Когда эмоции захлестывали меня, угрожая задушить, Райшед сам начинал рассказывать – о своих братьях и покойной сестре, о лошадях, которыми он владел, и ученых, которых встречал, о чем угодно – как бы в продолжение того, о чем говорила я.
Не знаю, как долго мы говорили, но уже спустилась ночь, во дворе зажгли факелы, и их отсвет разогнал темноту в нашей камере. Сейчас я была спокойна, и Джерис снова ожил в моих воспоминаниях; я видела его таким, каким знала, а не тем истерзанным трупом, что лежал у стены.
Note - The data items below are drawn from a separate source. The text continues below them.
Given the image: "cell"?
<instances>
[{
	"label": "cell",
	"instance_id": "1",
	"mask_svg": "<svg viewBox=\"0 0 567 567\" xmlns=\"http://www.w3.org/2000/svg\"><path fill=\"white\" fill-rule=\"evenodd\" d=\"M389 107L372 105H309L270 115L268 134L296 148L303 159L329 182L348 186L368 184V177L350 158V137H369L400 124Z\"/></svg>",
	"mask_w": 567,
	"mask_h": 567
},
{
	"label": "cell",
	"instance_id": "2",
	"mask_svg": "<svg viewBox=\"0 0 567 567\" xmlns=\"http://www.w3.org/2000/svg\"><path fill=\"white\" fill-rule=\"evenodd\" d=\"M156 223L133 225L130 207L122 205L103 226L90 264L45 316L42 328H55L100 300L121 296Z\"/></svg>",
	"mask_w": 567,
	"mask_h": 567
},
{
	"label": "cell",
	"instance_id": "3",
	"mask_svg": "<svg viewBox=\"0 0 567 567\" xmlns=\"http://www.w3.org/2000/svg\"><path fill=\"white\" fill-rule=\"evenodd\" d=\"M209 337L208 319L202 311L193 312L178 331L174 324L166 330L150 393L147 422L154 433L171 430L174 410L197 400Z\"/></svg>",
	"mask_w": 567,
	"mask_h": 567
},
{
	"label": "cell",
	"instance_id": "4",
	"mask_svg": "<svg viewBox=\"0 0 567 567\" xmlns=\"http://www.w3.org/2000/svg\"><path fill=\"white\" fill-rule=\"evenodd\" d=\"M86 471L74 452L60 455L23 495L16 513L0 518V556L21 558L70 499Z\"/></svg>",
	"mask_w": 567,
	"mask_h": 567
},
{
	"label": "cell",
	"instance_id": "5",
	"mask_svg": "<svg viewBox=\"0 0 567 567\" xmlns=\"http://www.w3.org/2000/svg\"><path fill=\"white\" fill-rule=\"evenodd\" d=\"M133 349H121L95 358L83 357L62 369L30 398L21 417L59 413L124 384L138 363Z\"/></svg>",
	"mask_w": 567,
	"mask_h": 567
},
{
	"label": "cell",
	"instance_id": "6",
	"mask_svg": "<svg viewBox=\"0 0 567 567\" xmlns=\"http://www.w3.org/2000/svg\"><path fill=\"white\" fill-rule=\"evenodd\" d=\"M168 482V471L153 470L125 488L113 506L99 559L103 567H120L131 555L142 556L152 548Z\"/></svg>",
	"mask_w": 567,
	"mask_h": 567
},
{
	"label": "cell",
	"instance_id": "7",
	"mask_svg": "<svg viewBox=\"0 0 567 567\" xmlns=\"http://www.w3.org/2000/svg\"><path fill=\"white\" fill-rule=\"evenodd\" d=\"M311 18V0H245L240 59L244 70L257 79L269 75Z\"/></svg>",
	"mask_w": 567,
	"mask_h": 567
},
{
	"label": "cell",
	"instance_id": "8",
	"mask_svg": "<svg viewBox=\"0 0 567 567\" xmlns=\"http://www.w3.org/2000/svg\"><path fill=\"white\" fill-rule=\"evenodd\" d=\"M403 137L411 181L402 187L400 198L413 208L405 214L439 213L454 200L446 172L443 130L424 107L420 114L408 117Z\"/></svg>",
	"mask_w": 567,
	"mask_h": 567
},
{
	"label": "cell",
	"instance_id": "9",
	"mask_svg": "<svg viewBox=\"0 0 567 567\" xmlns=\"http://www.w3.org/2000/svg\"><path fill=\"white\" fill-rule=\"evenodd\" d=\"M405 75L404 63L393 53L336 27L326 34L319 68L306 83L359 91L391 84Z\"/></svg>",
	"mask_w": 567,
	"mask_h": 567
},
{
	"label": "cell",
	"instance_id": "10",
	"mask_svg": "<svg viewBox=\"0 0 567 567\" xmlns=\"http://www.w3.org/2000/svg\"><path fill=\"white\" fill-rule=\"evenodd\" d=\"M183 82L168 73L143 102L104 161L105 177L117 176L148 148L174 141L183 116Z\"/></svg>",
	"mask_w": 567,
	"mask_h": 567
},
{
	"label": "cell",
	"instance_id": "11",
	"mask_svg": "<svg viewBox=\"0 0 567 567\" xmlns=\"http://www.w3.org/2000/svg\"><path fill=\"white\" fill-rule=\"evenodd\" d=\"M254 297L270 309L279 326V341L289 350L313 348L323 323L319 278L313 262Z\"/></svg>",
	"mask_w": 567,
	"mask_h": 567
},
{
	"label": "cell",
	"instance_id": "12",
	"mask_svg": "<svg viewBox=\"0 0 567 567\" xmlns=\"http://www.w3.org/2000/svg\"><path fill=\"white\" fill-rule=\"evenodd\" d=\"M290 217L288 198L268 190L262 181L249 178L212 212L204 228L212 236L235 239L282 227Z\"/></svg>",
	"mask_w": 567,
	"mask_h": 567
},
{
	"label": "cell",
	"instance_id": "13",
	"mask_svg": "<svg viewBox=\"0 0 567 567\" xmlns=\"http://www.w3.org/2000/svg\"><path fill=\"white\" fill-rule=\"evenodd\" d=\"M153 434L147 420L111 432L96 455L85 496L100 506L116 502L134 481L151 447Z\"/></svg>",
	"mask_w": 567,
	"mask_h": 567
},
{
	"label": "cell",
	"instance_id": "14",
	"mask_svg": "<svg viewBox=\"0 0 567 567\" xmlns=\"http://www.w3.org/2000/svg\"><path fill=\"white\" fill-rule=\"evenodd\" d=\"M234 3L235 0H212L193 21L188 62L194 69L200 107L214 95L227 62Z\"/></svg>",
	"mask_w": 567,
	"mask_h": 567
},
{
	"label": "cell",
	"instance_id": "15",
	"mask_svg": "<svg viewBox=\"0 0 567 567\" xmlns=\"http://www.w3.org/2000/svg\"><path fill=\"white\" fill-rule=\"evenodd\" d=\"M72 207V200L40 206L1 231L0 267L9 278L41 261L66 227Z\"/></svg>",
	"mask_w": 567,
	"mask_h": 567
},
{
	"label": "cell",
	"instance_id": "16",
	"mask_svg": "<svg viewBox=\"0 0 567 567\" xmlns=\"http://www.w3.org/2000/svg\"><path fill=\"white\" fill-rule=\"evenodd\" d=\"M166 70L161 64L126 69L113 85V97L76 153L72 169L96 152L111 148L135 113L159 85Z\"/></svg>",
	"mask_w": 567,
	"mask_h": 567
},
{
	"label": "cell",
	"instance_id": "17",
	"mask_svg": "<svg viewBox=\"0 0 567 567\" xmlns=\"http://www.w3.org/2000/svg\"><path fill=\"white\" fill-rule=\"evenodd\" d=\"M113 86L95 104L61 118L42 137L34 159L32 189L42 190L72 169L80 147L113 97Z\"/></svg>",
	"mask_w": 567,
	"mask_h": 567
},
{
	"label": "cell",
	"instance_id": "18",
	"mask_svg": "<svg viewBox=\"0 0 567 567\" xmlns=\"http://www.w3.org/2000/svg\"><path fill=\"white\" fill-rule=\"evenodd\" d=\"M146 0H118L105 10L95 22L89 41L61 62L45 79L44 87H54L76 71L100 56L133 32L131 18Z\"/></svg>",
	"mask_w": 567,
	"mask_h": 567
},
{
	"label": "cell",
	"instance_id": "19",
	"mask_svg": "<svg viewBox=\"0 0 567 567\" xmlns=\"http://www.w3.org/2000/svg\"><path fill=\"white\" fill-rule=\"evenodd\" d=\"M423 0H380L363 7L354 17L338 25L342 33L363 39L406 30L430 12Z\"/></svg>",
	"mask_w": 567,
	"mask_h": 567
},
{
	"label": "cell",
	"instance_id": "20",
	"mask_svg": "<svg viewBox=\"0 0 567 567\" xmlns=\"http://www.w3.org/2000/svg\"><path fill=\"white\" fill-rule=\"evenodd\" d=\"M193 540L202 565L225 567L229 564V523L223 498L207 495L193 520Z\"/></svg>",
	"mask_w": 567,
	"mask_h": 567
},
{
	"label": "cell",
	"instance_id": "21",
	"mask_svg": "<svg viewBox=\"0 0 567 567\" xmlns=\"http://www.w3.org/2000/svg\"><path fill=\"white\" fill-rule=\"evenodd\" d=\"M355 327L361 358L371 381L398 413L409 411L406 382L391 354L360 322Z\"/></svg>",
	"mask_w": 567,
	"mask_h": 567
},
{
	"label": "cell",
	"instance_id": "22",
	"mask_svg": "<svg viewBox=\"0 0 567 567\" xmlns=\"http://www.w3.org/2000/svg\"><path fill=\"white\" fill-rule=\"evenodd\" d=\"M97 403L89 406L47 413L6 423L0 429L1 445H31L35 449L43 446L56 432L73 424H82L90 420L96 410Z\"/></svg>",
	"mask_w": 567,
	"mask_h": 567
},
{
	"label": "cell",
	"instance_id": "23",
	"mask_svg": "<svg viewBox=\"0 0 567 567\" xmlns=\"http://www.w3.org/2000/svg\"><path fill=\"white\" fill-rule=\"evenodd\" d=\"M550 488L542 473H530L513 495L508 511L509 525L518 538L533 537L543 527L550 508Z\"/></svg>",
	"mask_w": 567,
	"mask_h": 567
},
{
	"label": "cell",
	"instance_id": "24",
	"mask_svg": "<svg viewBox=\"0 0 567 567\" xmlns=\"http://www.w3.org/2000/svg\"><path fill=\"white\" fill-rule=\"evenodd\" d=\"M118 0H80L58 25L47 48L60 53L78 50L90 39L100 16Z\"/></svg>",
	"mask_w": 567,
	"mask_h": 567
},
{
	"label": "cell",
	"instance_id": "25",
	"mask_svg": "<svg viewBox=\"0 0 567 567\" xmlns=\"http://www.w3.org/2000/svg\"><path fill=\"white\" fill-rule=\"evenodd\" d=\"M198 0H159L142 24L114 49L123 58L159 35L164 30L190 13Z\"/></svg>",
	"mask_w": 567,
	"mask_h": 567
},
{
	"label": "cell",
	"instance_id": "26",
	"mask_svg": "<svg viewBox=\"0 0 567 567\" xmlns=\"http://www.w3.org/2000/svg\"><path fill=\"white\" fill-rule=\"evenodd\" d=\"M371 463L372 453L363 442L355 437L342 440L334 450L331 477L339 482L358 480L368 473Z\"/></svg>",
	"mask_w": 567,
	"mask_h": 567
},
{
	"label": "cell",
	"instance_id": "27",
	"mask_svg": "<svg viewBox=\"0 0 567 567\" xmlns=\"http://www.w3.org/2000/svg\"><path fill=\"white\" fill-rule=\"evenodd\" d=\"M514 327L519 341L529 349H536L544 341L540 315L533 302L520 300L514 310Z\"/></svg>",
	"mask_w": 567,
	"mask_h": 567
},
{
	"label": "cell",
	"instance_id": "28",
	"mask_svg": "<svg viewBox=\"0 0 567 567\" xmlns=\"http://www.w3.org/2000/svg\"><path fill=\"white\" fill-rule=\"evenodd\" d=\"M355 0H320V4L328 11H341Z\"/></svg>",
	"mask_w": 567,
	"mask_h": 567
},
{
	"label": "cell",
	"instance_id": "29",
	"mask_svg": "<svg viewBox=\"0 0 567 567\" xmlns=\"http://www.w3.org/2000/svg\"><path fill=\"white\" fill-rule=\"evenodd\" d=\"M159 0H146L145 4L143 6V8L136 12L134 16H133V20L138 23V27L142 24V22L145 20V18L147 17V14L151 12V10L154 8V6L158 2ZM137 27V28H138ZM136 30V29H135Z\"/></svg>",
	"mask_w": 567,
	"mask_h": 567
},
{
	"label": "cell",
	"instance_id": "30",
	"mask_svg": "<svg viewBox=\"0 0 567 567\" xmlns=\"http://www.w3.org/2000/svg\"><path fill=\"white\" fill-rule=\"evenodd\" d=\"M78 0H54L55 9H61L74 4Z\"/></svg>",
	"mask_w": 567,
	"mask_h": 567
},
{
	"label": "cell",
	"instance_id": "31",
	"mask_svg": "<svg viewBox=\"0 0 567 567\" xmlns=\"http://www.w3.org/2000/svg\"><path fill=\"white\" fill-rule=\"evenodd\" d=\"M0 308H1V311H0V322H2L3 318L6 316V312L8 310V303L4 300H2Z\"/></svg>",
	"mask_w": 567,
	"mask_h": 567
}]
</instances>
Джерис как-то сказал мне: алдабрешцы верят, что никто по-настоящему не умирает, пока не умрет последний из знавших его людей. Теперь я, кажется, поняла, что они имеют в виду.
Гостевой дом при усыпальнице Острина, Бремилейн, 2-е предзимы
Аллин вздохнула над треугольной прорехой на бриджах Дарни. Она сидела у окна, подняв колени, и время от времени поглядывала на темную от дождя улочку. Она думала, что избавилась от скучной работы, вроде этой нескончаемой штопки, и тосковала по суровым ясным зимам Лескара, так не похожим на эту серую морось. Стук в дверь испугал ее. Девушка поспешно опустила ноги и расправила юбки.
– Войдите.
– Добрый день.
Человек примерно тех же лет, что ее отец, открыл дверь, откидывая мокрый капюшон. У него были аккуратно подстриженные темные волосы и чисто выбритое лицо.
– Ты – Аллин?
– Разумеется, она Аллин.
Второй мужчина, пониже ростом, протолкнулся к камину, чтобы согреться у скудного огня. Он сбросил потрепанную накидку, обнажив спутанные седые волосы и нечесаную бороду, и обратил пронзительные голубые глаза на Аллин.
– Что за паршивый огонь, милочка! Позвони, чтобы принесли еще угля!
Аллин не хотелось признаваться, что она не осмеливалась это сделать.
– Не беда. – Темноволосый улыбнулся, его серые глаза лучились добротой. – Мы здесь, чтобы увидеть Казуела и Дарни.
Если не учитывать его гидестанский выговор, он напомнил Аллин ее дядю Уоррена.
– Боюсь, их обоих сейчас нет, господин. Передать им, что вы заходили? Вы могли бы оставить записку.